According to the interpolation tutorial below, what must be provided in variables_files when mlr+id3d is selected?

> Passage given:
· · · ·
06. Interpolation - Multiple Linear Regression (+ residual correction)#

In this tutorial, we’ll cover the interpolation of point data using the Multiple Linear Regression (MLR) methodology and applying a residual correction, available in PyMica as mlr+id2d and mlr+id3d depending on the residual correction interpolation method. This methodology requires location (lon and lat), predictor variables such as altitude (altitude) or distance to coast line (among others), and value to interpolate. If mlr+id3d is selected, altitude must be provided in the variables_files.

We’ll use Meteorological Service of Catalonia sample data to demonstrate how to apply these interpolation techniques. Therefore, we need to import the required modules. First, we need to load observation data and also the PyMica class.

import json

from pymica.pymica import PyMica

Interpolation mlr+id2d#

Let’s call the PyMica class with the appropriate parameters, setting the methodology to mlr+id2d and the configuration dictionary as follows:

config_file = 'sample-data/configuration_sample.json'

with open('sample-data/configuration_sample.json', 'r') as f_p:
    config = json.load(f_p)

config['mlr+id2d']
{'id_power': 2.5,
 'id_smoothing': 0.0,
 'clusters': 'None',
 'variables_files': {'altitude': 'sample-data/explanatory/cat_dem_25831.tif',
  'dist': 'sample-data/explanatory/cat_distance_coast.tif'},
 'interpolation_bounds': [260000, 4488100, 530000, 4750000],
 'resolution': 270,
 'EPSG': 25831}

where:

  • id_power: rate at which the influence of distant data points diminishes as we move away from them.
· · · ·
> Recorded data:
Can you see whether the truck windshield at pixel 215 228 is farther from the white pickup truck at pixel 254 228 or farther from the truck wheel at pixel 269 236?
· · · ·
> Solution to the exercise: Altitude must be provided in variables_files.